Denn: »Auf keinen Fall darf man Eßstäbchen senkrecht in einer Reisschale stecken lassen. Dies findet nur bei Trauerzeremonien statt, um Verstorbener zu gedenken.« Dies rät nicht nur der Wikipedia-Eintrag zu Eßstäbchen, sondern praktische jede Website, die sich überhaupt dem Thema Essen & Asien widmet.
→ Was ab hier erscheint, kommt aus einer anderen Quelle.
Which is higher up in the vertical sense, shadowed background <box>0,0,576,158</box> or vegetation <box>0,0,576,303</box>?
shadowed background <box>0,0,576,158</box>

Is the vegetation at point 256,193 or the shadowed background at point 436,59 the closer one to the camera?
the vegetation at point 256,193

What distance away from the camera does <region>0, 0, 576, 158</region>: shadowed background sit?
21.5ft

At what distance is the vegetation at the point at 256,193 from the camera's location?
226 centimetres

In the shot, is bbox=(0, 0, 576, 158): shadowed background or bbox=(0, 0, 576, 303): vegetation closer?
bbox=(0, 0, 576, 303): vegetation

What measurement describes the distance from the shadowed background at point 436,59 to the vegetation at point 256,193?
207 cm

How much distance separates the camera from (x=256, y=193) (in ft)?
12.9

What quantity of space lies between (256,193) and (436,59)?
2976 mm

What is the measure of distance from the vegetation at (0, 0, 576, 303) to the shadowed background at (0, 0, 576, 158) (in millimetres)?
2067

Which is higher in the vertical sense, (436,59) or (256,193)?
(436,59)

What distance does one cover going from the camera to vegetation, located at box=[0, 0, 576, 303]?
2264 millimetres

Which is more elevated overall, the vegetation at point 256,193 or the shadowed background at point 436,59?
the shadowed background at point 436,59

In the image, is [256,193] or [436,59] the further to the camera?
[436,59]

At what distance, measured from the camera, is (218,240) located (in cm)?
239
Alle? Nein! Eine von wichtigen Werbetreibenden bewohnte Agentur hört nicht auf, diesem Wissen Widerstand zu leisten. Die Fensterkleber-Kampagne der Düsseldorfer Rheinbahn/VRR zum »Ticket, das sich teilen läßt« bildete ein Schälchen Reis mit zwei senkrecht darin steckenden Stäbchen ab und dazu zwei Europäer, die jeweils nach einem der beiden Stäbchen greifen. Textelement, sinngemäß: »Manche Dinge kann man nicht teilen. Unser Ticket schon.« Die Blicke der Japanerinnen und Japaner in den Linien nach Oberkassel zu beobachten, wäre durchaus erheiternd gewesen, wenn es nicht so peinlich gewesen wäre. Denn wenn es um Werbeagenturen und Kulturrecherche geht: Da gibt es leider jede Menge Wissen, das sich offenbar nicht teilen läßt.

Disclaimer
Woran Werber zu allen Zeiten und mit wachsender Begeisterung ihr intellektuelles Mütchen kühlen, ist die Werbung anderer: ein Unterfangen, für das ich — milde gesagt — Vorbehalte hege. Denn weder kenne ich die Werbeabsicht, noch die Zielgruppe, noch den Erfolg, die diese Werbung hat. (Und mit »Erfolg«, das dürfte klar sein, sind nicht Kreativpreise gemeint.) Aber es gibt eine Reihe von offensichtlichem Blödsinn, der aus Faulheit entsteht: Der Faulheit, etwas gründlich zu recherchieren und der Faulheit, ein Anliegen präzise auszudrücken. Dies sind die Dinge, die hier in Killed by Copy von Zeit zu Zeit aufs Korn genommen werden.